Hannover Grundsteuer: Verband rechnet mit höherer Belastung für Bürger
Der Städte- und Gemeindebund (NSGB) geht davon aus, dass Kommunen in Niedersachsen die Grundsteuer anheben werden. Warum, erklärt Präsident Marco Trips im Interview.

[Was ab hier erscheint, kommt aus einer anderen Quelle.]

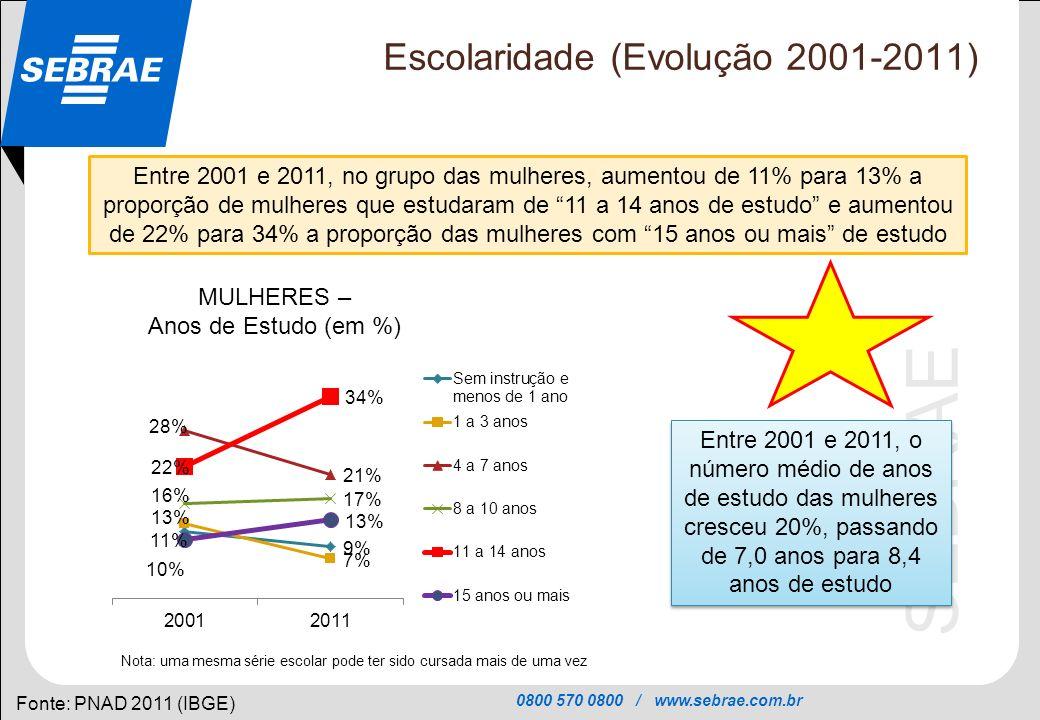 0800 570 0800 / www.sebrae.com.br SEBRAE Escolaridade (Evolução 2001-2011) Fonte: PNAD 2011 (IBGE) Entre 2001 e 2011, no grupo das mulheres, aumentou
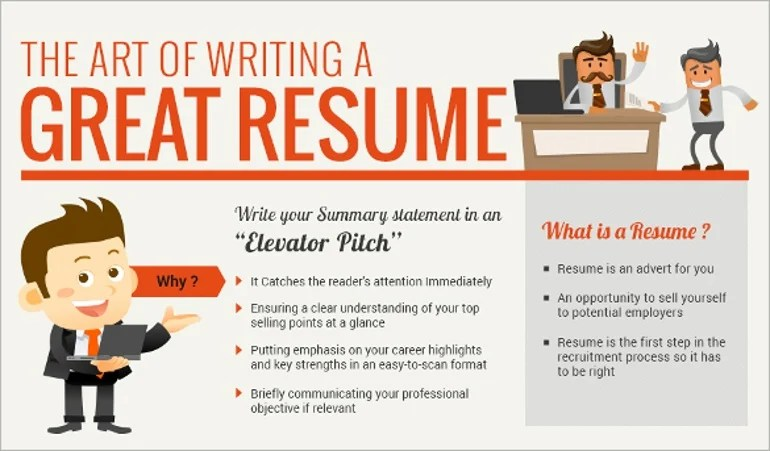 The Art of Writing a Perfect Resume - how to write an excellent resume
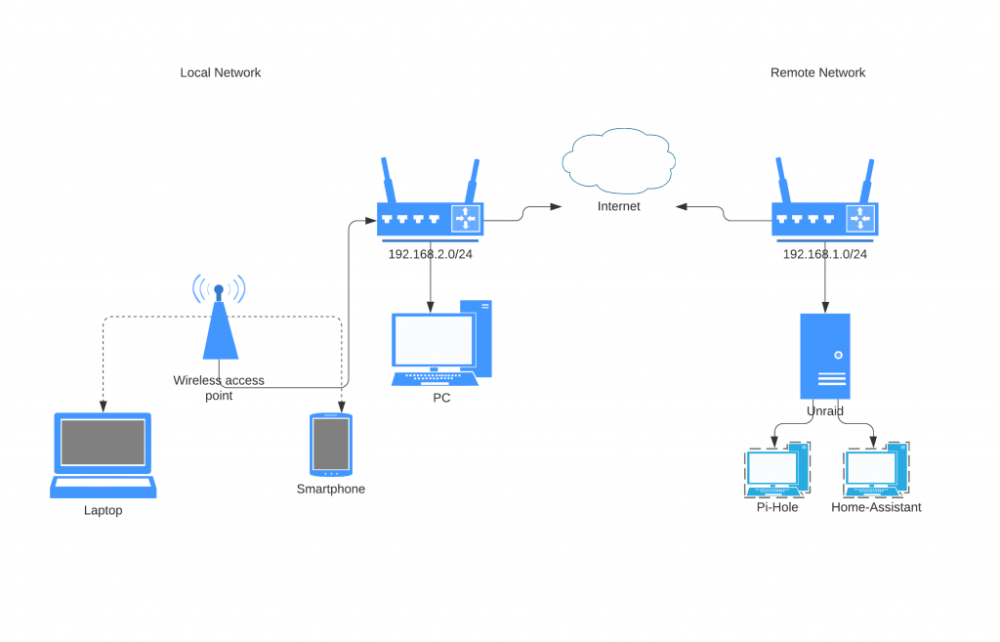 My Network Layout SImplified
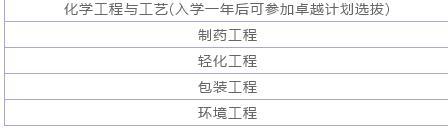 青岛科技大学学费多少?是211吗?王牌专业及排名第几?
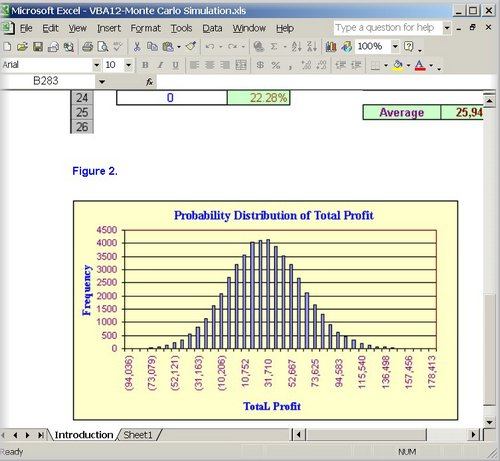 Excel Monte Carlo Simulation - random number generator in excel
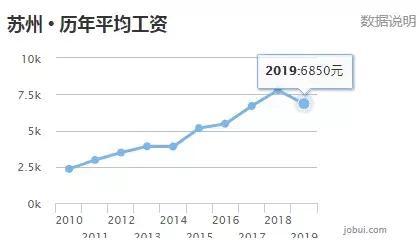 2019年江苏省gdp_江苏省gdp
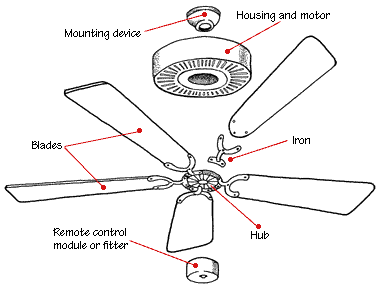 How ceiling fans work home decor selection how ceiling fans work aloadofball Gallery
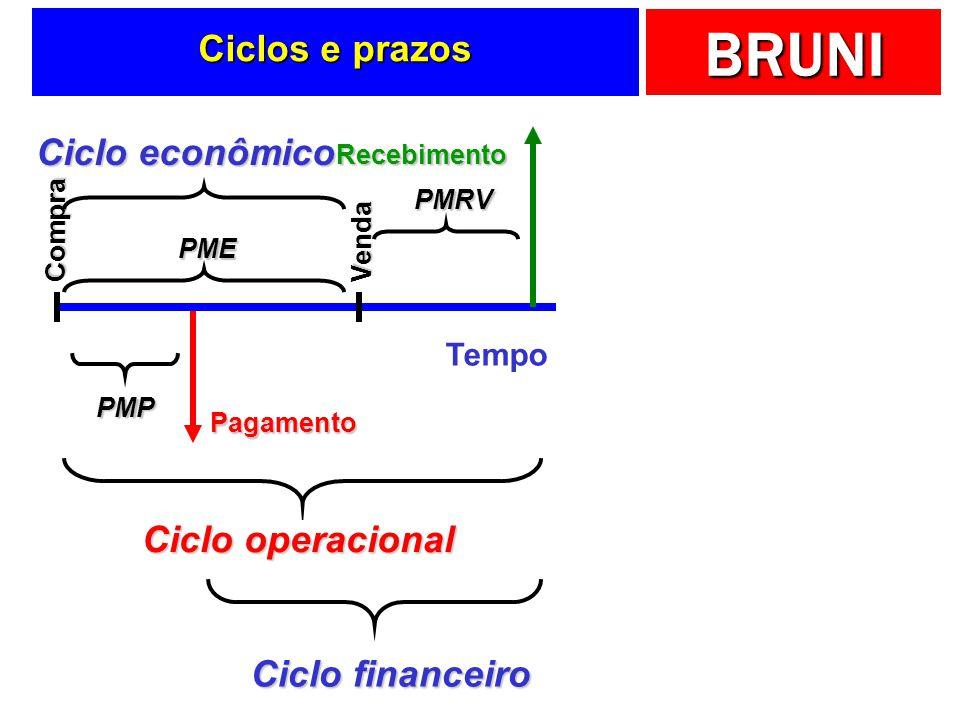 Ciclos e prazos Ciclo econômico Ciclo operacional Ciclo financeiro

„Es wird Städte und Gemeinden geben, die aufgrund der Finanzlage gar nicht anders können, als ihre Hebesätze hochzuschrauben“, sagt NSGB-Präsident Marco Trips im Gespräch mit unserer Redaktion und fügt hinzu: „Wir können als Verband auch niemanden ernsthaft davon abhalten wollen.“
Frage: Herr Trips, wie bewertet der Niedersächsische Städte- und Gemeindebund die Grundsteuerreform?
Antwort: Die Grundsteuerreform ist in unseren Augen ein zweischneidiges Schwert. Wir können gut nachvollziehen, dass das Bundesverfassungsgericht die völlig veraltete Bewertungsweise verworfen hat. Gleichzeitig erwartet nun jeder von den Kommunen die sogenannte Aufkommensneutralität.
Frage: Was meinen Sie damit?
Antwort: Das heißt, dass die Gesamtheit der Steuerzahlerinnen und Steuerzahler nicht stärker als bisher durch die Grundsteuer belastet werden soll. Durch die neue Berechnungsweise werden aber einzelne Bürgerinnen und Bürger mehr belastet und andere wiederum weniger Grundsteuern zahlen müssen. Das kann zu einem ausgeprägten Ungerechtigkeitsempfinden führen. Wenn wir dann noch an die allgemeinen Kostensteigerungen für jeden einzelnen Haushalt, aber auch an die sehr angespannte Finanzlage der Kommunen denken, könnte die Grundsteuerreform vom Timing her kaum schlechter sein. Wir haben die Sorge, dass die Reform rund um die Aufkommensneutralität den Gestaltungsspielraum der Gemeinden über Gebühr einschränkt.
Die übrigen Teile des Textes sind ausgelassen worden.